[Task description]:
Copy out each of the following lines, keeping every character as it is.

[Stored data]
—————
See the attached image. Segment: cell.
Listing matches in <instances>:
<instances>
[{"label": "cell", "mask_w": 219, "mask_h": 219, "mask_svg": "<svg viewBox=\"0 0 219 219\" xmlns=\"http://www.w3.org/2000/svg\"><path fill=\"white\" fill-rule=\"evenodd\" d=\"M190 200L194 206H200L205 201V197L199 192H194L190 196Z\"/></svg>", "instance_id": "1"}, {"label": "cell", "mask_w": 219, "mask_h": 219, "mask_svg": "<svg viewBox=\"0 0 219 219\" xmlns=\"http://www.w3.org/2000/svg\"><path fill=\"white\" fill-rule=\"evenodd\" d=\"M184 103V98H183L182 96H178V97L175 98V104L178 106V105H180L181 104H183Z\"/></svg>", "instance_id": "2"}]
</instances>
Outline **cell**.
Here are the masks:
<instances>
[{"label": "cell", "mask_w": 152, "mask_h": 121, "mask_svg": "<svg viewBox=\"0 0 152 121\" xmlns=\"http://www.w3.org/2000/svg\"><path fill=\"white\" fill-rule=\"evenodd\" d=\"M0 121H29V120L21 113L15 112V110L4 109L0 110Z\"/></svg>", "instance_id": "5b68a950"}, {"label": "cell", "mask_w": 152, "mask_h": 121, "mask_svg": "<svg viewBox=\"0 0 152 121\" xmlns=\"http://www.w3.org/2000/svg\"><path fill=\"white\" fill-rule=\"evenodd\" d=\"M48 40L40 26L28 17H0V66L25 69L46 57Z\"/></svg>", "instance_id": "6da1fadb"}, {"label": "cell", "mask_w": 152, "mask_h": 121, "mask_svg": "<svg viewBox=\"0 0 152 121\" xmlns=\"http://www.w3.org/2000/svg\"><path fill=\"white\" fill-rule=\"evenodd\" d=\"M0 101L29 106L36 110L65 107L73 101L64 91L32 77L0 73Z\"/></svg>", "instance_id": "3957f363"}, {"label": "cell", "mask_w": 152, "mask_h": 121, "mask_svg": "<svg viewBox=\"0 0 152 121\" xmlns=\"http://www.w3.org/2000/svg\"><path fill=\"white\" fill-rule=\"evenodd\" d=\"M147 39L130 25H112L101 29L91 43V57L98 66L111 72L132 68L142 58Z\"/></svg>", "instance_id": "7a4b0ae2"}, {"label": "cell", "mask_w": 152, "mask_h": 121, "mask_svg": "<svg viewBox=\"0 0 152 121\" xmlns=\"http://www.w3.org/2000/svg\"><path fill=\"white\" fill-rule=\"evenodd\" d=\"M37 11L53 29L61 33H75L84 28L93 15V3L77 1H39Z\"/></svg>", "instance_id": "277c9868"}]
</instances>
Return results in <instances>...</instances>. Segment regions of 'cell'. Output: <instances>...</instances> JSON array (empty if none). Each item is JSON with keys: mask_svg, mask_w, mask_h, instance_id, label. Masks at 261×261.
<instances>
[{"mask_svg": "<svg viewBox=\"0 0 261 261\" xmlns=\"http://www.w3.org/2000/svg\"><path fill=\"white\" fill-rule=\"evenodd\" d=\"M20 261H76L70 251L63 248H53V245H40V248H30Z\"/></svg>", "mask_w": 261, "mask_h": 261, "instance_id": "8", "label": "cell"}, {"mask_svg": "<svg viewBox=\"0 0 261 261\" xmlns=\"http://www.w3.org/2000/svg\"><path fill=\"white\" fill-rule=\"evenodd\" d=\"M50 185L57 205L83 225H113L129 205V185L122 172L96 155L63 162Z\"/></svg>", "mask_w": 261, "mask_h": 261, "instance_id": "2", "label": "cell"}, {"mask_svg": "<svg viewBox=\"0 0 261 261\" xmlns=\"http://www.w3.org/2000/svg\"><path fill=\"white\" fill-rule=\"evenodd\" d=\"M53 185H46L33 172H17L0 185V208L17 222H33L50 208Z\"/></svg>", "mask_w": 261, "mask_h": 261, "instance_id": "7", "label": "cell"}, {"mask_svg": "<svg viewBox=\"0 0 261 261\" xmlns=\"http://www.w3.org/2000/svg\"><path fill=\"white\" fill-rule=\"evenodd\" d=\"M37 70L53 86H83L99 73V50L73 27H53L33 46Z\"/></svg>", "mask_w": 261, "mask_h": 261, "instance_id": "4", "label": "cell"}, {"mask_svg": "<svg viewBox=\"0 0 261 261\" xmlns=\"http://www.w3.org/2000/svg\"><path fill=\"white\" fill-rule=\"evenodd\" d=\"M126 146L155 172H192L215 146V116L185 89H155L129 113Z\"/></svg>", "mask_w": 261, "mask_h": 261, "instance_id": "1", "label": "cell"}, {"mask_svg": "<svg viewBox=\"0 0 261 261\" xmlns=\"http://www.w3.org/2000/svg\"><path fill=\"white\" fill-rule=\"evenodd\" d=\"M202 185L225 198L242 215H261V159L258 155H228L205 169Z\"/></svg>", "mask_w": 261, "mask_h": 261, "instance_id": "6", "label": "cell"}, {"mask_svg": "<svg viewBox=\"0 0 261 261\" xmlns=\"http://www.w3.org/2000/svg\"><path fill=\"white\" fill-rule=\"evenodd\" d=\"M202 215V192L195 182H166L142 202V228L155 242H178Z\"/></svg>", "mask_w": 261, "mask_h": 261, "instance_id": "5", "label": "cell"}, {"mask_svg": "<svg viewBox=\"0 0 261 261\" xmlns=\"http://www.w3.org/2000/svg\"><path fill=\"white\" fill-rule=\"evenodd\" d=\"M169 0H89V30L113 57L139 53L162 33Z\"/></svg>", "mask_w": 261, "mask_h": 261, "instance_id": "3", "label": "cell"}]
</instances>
—————
[Answer for the task]:
See the attached image. Segment: cell.
Listing matches in <instances>:
<instances>
[{"label": "cell", "mask_w": 219, "mask_h": 219, "mask_svg": "<svg viewBox=\"0 0 219 219\" xmlns=\"http://www.w3.org/2000/svg\"><path fill=\"white\" fill-rule=\"evenodd\" d=\"M190 200L194 206H200L205 201V197L199 192H194L190 196Z\"/></svg>", "instance_id": "1"}, {"label": "cell", "mask_w": 219, "mask_h": 219, "mask_svg": "<svg viewBox=\"0 0 219 219\" xmlns=\"http://www.w3.org/2000/svg\"><path fill=\"white\" fill-rule=\"evenodd\" d=\"M184 103V98H183L182 96H178V97L175 98V104L178 106V105H180L181 104H183Z\"/></svg>", "instance_id": "2"}]
</instances>
Outline **cell**.
Here are the masks:
<instances>
[{"label": "cell", "mask_w": 152, "mask_h": 121, "mask_svg": "<svg viewBox=\"0 0 152 121\" xmlns=\"http://www.w3.org/2000/svg\"><path fill=\"white\" fill-rule=\"evenodd\" d=\"M0 121H29V120L21 113L15 112V110L4 109L0 110Z\"/></svg>", "instance_id": "5b68a950"}, {"label": "cell", "mask_w": 152, "mask_h": 121, "mask_svg": "<svg viewBox=\"0 0 152 121\" xmlns=\"http://www.w3.org/2000/svg\"><path fill=\"white\" fill-rule=\"evenodd\" d=\"M48 40L40 26L28 17H0V66L25 69L46 57Z\"/></svg>", "instance_id": "6da1fadb"}, {"label": "cell", "mask_w": 152, "mask_h": 121, "mask_svg": "<svg viewBox=\"0 0 152 121\" xmlns=\"http://www.w3.org/2000/svg\"><path fill=\"white\" fill-rule=\"evenodd\" d=\"M0 101L29 106L36 110L65 107L73 101L64 91L32 77L0 73Z\"/></svg>", "instance_id": "3957f363"}, {"label": "cell", "mask_w": 152, "mask_h": 121, "mask_svg": "<svg viewBox=\"0 0 152 121\" xmlns=\"http://www.w3.org/2000/svg\"><path fill=\"white\" fill-rule=\"evenodd\" d=\"M147 39L130 25H112L101 29L91 43V57L98 66L111 72L132 68L142 58Z\"/></svg>", "instance_id": "7a4b0ae2"}, {"label": "cell", "mask_w": 152, "mask_h": 121, "mask_svg": "<svg viewBox=\"0 0 152 121\" xmlns=\"http://www.w3.org/2000/svg\"><path fill=\"white\" fill-rule=\"evenodd\" d=\"M37 11L53 29L61 33H75L84 28L93 15V3L77 1H39Z\"/></svg>", "instance_id": "277c9868"}]
</instances>
Return results in <instances>...</instances>. Segment regions of 'cell'. Output: <instances>...</instances> JSON array (empty if none). Each item is JSON with keys: mask_svg, mask_w, mask_h, instance_id, label. Masks at 261×261.
<instances>
[{"mask_svg": "<svg viewBox=\"0 0 261 261\" xmlns=\"http://www.w3.org/2000/svg\"><path fill=\"white\" fill-rule=\"evenodd\" d=\"M20 261H76L70 251L63 248H53V245H40V248H30Z\"/></svg>", "mask_w": 261, "mask_h": 261, "instance_id": "8", "label": "cell"}, {"mask_svg": "<svg viewBox=\"0 0 261 261\" xmlns=\"http://www.w3.org/2000/svg\"><path fill=\"white\" fill-rule=\"evenodd\" d=\"M50 185L57 205L83 225H113L129 205V185L122 172L96 155L63 162Z\"/></svg>", "mask_w": 261, "mask_h": 261, "instance_id": "2", "label": "cell"}, {"mask_svg": "<svg viewBox=\"0 0 261 261\" xmlns=\"http://www.w3.org/2000/svg\"><path fill=\"white\" fill-rule=\"evenodd\" d=\"M53 185H46L33 172H17L0 185V208L17 222H33L50 208Z\"/></svg>", "mask_w": 261, "mask_h": 261, "instance_id": "7", "label": "cell"}, {"mask_svg": "<svg viewBox=\"0 0 261 261\" xmlns=\"http://www.w3.org/2000/svg\"><path fill=\"white\" fill-rule=\"evenodd\" d=\"M37 70L53 86H83L99 73V50L73 27H53L33 46Z\"/></svg>", "mask_w": 261, "mask_h": 261, "instance_id": "4", "label": "cell"}, {"mask_svg": "<svg viewBox=\"0 0 261 261\" xmlns=\"http://www.w3.org/2000/svg\"><path fill=\"white\" fill-rule=\"evenodd\" d=\"M126 146L155 172H192L215 146V116L185 89H155L129 113Z\"/></svg>", "mask_w": 261, "mask_h": 261, "instance_id": "1", "label": "cell"}, {"mask_svg": "<svg viewBox=\"0 0 261 261\" xmlns=\"http://www.w3.org/2000/svg\"><path fill=\"white\" fill-rule=\"evenodd\" d=\"M202 185L225 198L242 215H261V159L258 155H228L205 169Z\"/></svg>", "mask_w": 261, "mask_h": 261, "instance_id": "6", "label": "cell"}, {"mask_svg": "<svg viewBox=\"0 0 261 261\" xmlns=\"http://www.w3.org/2000/svg\"><path fill=\"white\" fill-rule=\"evenodd\" d=\"M202 215V192L195 182H166L142 202V228L155 242H178Z\"/></svg>", "mask_w": 261, "mask_h": 261, "instance_id": "5", "label": "cell"}, {"mask_svg": "<svg viewBox=\"0 0 261 261\" xmlns=\"http://www.w3.org/2000/svg\"><path fill=\"white\" fill-rule=\"evenodd\" d=\"M169 0H89V30L113 57L139 53L162 33Z\"/></svg>", "mask_w": 261, "mask_h": 261, "instance_id": "3", "label": "cell"}]
</instances>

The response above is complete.